Eric Warm, MD, associate professor of medicine and lead investigator of the study, says research showed residents who spent most of their time in the clinic, as opposed to the hospital, learned more about patient care, were more prepared and performed better in their day-to-day duties.
This study was published in the July edition of the Journal of General Internal Medicine.
“We essentially redesigned how the internal medicine residency runs,” says Warm. “With this new system, residents complete one year in the clinics actually doing the things patients expect from their primary care doctors.”
He says there are two overall problems with residency programs focused on inpatient care: not enough time spent in the clinics and no tool to assess the quality of work or ways to make it better.

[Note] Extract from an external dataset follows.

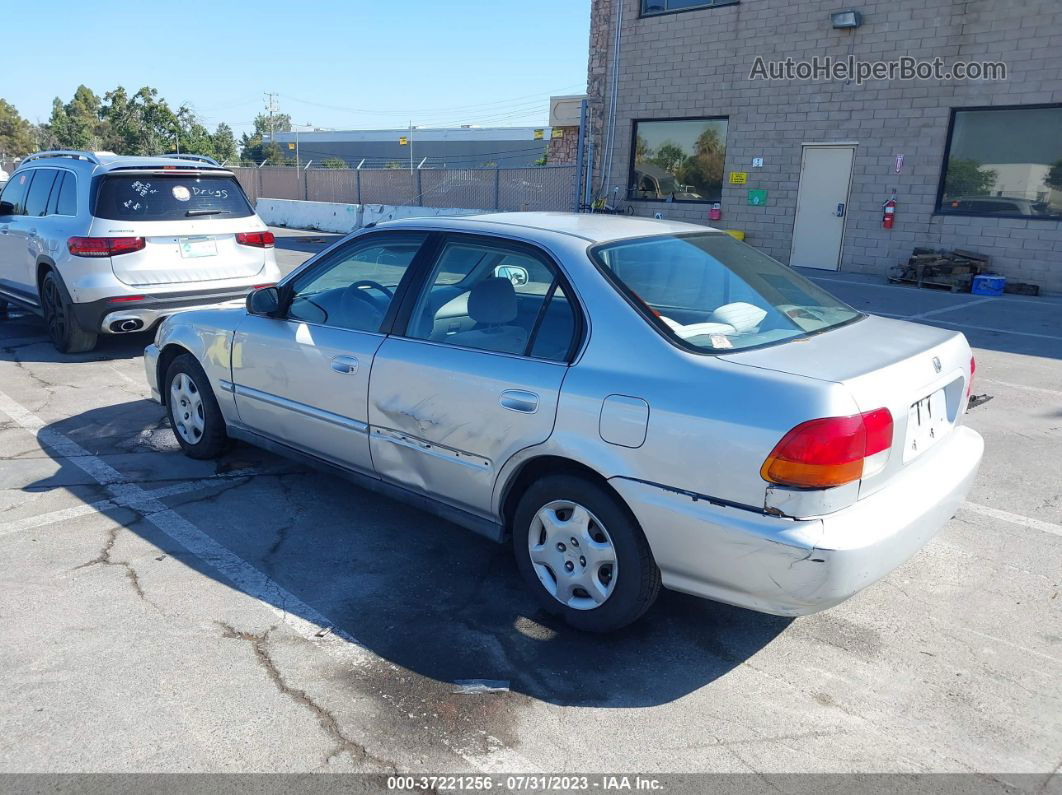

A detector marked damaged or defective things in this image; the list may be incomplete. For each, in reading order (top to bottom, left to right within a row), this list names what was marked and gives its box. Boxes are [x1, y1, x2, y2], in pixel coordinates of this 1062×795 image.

damaged rear bumper [611, 424, 981, 615]
crack in asphalt [215, 619, 399, 768]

The study is part of the Educational Innovations Project, sponsored through the Accreditation Council for Graduate Medical Education, to facilitate competency-based education and outcomes assessment in programs needing innovation.
“By placing our residents in the clinic, it allowed them to focus on patient care,” Warm says. “Within the first year, both the patients’ and the residents’ satisfaction had increased. We utilized the Chronic Care Model—a tool that helps improve patient care—as our central operating force.”
Warm says there are other study legs to be completed, including research on the long-term impact on chronic disease control.